Le premier étage est surtout consacré au premier propriétaire, le peintre Ary Scheffer (1795-1858). Néerlandais de naissance il s'installe à Paris en 1811, puis remarqué par le Duc d'Orléans futur Louis-Philippe Ier, il devient professeur de Marie d'Orléans, puis peintre officiel de la famille royale. La Révolution de 1848 le met à l'écart bien qu'il continue à recevoir les intellectuels de son époque.

La première salle nous montre le portrait de Sophie Marin (madame Ary Scheffer) encadré par ceux de sa nièce Cornelie (future madame Renan) et de sa fille Cornelia. Le très beau bronze à droite est de Théophile Bra (1797-1863) et représente Madame Mention, née Emilie Michel.

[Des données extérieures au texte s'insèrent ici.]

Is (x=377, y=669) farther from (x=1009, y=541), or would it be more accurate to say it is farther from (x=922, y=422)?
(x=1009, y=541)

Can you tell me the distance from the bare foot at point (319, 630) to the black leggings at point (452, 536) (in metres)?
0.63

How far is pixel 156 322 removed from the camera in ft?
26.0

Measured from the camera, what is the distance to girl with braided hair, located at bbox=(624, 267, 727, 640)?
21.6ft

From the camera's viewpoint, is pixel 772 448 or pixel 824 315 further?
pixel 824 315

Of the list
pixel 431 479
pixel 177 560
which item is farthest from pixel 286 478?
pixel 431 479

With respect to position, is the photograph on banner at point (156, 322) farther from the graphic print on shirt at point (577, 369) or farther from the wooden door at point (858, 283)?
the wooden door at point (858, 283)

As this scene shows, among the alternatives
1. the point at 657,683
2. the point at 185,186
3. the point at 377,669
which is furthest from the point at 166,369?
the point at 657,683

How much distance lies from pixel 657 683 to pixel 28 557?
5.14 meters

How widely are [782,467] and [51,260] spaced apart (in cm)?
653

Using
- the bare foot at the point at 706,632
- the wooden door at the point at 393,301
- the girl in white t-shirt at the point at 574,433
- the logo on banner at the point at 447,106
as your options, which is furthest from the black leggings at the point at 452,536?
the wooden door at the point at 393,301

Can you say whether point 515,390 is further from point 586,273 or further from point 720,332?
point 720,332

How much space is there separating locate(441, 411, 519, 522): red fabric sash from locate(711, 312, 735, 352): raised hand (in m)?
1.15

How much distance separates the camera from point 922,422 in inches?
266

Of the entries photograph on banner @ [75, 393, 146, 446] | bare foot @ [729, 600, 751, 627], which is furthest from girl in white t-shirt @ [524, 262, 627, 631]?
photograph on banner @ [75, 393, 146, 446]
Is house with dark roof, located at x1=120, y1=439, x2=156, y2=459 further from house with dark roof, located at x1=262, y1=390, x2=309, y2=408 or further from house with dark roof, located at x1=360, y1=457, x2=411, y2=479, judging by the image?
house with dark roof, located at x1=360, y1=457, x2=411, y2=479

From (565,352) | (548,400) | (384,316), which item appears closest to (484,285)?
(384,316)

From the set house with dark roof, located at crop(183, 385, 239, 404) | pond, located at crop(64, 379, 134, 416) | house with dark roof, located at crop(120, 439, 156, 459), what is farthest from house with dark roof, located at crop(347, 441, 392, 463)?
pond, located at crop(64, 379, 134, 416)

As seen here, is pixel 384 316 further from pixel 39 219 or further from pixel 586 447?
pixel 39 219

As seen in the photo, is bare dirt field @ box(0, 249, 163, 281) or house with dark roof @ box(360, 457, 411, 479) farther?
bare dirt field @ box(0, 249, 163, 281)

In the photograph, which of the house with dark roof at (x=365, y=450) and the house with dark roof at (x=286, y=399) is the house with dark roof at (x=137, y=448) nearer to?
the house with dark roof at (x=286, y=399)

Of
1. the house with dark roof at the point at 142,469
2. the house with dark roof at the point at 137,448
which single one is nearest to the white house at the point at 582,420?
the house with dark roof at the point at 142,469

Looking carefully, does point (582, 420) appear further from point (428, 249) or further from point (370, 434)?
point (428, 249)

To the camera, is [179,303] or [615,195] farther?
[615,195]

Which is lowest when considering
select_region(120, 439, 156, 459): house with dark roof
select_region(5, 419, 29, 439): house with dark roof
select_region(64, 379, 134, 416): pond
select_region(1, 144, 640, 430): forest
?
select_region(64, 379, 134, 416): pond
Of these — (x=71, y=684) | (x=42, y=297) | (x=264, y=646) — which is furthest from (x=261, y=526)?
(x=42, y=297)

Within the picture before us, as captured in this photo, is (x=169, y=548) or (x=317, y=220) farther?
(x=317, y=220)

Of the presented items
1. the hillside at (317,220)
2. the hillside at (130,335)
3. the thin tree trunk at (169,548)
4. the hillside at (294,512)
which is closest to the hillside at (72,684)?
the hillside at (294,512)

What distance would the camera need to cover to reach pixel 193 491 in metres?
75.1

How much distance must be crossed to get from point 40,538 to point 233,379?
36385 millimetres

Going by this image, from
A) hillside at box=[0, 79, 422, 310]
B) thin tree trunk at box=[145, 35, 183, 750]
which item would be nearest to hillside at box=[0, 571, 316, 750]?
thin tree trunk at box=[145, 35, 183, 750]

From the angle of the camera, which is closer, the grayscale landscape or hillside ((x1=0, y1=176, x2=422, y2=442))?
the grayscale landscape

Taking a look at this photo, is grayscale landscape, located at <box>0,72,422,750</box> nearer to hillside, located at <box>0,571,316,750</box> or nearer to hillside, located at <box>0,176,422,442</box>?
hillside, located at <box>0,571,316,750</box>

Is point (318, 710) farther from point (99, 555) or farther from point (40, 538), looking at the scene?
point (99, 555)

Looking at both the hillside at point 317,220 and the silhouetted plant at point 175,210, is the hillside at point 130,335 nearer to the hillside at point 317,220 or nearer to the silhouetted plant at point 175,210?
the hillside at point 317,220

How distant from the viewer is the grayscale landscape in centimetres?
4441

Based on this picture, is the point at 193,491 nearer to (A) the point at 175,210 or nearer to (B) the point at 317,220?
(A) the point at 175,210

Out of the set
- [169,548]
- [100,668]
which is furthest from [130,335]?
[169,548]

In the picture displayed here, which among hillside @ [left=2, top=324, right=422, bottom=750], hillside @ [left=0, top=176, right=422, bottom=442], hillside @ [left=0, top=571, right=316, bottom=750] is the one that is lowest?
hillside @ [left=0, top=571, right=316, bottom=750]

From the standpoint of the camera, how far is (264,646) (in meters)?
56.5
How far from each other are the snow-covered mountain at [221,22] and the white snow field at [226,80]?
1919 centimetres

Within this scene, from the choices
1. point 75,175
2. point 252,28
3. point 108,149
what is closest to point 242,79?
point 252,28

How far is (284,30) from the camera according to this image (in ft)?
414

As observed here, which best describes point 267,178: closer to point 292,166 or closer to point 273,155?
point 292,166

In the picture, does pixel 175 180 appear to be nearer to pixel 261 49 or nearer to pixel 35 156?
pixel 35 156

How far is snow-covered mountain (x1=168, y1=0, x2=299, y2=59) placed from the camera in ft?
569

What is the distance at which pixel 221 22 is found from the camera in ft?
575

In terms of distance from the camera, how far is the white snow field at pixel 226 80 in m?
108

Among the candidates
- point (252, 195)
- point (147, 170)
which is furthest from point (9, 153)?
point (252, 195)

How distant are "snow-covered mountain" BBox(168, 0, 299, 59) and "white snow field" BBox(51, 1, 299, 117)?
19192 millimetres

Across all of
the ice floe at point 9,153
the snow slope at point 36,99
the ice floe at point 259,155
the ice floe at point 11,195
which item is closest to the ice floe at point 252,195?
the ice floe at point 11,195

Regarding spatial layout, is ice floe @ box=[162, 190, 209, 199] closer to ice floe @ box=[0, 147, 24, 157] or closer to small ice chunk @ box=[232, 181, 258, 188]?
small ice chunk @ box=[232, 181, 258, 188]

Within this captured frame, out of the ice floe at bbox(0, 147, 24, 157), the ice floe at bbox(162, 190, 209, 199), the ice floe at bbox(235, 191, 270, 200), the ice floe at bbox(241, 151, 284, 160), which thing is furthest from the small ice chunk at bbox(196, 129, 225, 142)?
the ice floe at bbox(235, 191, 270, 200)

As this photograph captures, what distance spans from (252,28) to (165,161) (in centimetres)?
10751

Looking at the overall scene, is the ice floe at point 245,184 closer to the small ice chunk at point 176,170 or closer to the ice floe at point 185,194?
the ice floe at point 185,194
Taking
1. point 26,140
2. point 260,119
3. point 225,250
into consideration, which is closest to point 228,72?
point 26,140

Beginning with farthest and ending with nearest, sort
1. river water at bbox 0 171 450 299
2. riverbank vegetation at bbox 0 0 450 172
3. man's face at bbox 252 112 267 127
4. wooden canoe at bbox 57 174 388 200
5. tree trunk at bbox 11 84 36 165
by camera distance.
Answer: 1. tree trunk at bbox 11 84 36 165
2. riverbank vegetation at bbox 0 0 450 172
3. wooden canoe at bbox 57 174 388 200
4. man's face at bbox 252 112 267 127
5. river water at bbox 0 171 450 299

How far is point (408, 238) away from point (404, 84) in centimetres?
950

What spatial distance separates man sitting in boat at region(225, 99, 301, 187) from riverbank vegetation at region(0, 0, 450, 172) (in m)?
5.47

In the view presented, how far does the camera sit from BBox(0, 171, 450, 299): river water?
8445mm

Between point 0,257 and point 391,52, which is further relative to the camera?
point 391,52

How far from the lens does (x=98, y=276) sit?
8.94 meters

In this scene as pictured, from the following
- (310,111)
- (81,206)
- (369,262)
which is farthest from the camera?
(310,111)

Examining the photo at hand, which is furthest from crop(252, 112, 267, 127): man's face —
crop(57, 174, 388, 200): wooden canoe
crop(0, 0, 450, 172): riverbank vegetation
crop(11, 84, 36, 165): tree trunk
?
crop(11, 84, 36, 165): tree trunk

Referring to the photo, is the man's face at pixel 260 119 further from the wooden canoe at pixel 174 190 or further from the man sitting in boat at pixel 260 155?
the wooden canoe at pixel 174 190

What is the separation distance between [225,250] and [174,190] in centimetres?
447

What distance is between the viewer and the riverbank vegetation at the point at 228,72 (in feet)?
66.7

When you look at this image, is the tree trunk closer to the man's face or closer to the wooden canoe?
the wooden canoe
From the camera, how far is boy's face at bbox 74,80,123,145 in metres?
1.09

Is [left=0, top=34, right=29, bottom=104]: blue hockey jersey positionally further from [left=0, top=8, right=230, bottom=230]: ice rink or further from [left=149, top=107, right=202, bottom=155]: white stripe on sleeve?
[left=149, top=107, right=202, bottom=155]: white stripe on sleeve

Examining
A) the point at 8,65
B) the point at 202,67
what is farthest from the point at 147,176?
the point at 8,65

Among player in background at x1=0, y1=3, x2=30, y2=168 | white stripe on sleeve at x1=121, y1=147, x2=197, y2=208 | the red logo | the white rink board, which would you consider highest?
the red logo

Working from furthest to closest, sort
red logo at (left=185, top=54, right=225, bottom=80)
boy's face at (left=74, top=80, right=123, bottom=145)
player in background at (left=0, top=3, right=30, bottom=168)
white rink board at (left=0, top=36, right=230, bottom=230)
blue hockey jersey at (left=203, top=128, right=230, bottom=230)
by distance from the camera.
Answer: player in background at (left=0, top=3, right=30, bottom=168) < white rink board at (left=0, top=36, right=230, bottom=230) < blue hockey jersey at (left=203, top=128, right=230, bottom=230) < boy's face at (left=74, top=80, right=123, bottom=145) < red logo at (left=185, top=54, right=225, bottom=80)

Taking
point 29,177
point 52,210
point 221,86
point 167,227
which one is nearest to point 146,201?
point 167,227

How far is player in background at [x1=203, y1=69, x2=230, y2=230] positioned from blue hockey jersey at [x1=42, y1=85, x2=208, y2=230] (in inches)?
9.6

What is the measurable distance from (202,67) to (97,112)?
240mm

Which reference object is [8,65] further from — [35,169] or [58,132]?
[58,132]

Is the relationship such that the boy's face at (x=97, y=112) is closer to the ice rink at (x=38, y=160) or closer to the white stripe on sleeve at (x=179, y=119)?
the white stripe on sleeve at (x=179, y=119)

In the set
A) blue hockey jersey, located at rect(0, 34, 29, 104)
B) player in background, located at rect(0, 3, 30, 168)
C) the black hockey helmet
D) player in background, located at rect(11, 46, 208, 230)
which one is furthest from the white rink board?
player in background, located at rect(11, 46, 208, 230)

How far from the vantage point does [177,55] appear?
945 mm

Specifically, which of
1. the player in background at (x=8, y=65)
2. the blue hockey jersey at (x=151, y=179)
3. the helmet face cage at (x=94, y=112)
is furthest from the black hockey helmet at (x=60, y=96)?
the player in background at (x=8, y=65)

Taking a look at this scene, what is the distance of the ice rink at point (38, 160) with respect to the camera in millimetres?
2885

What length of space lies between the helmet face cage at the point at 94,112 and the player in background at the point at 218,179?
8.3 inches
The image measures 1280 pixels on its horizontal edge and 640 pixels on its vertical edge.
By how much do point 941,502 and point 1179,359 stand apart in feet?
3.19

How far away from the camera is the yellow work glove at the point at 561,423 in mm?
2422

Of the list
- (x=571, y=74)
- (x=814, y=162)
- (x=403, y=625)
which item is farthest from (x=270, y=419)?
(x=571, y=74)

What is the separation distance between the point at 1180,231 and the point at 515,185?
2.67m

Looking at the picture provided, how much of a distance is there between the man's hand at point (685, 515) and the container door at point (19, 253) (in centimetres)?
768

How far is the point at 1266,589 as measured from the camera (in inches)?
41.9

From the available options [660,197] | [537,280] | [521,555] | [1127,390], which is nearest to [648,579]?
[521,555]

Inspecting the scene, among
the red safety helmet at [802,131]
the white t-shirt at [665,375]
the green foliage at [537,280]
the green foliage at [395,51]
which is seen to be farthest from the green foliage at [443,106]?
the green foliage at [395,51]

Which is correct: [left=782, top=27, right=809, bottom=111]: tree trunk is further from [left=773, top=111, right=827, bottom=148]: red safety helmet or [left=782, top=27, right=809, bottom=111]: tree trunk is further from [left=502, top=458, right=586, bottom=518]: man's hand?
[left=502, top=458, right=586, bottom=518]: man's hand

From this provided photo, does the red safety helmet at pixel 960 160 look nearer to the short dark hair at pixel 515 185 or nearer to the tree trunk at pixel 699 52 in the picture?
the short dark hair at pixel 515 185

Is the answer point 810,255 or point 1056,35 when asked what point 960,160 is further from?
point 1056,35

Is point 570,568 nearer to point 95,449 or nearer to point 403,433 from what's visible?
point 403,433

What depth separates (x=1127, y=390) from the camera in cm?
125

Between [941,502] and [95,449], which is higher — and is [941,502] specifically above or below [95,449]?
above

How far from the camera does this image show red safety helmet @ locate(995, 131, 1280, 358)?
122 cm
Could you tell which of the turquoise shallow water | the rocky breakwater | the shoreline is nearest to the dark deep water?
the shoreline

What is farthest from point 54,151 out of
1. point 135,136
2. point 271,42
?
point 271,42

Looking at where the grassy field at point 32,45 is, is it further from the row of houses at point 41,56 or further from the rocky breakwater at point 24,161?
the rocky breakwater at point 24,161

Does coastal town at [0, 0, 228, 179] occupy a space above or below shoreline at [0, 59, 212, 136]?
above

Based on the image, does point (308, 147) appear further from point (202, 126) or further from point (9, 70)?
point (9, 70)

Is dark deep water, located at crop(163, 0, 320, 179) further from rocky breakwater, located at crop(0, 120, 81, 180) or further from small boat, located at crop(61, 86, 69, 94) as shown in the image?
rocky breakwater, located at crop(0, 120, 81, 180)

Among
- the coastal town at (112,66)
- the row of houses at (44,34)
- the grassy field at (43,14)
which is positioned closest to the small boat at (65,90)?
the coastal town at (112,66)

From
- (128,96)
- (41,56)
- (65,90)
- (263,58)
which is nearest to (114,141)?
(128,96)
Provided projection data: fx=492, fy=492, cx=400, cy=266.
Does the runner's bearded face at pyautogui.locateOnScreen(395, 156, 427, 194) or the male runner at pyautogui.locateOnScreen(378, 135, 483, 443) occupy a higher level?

La deuxième salle est consacrée à la famille royale de la Monarchie de Juillet.
Ainsi, on peut y voir le portrait de la reine Marie-Amélie (1782-1866) en costume de deuil, celui de la princesse de Joinville (née Françoise de Bragance 1824-1898) et aussi celui de la princesse Louise d'Orléans (1812-1850), fille des souverains.
Un médaillon représente le prince Ferdinand-Philippe d'Orléans (1810-1842) mort dans un accident (voir ici). Le médaillon est l'oeuvre de James Pradier (1790-1852)

Dans le même salle, se trouve une petite toile d'Ary Scheffer représentant Théodore Géricault (1791-1824) sur son lit de mort.  Le jeune peintre qui habitait le quartier, fut victime d'un accident de cheval qui causa sa mort à 32 ans. On peut supposer qu'il était un familier des lieux. Il est représenté entouré de ses amis le colonel Louis Bros et le peintre Pierre Dedreux-Dorcy.

 La dernière salle est dédiée à Ernest Renan (1823-1892) dont la petite-fille Corrie est la personne qui confia l'hôtel à l'Etat. On y remarque un Christ aux outrages par Jean-Baptiste Clésinger (1814-1883) gendre de George Sand. Le buste de Renan par René de Saint-Marceaux (1845-1915) et une autre toile de Scheffer représentant Jean Calvin.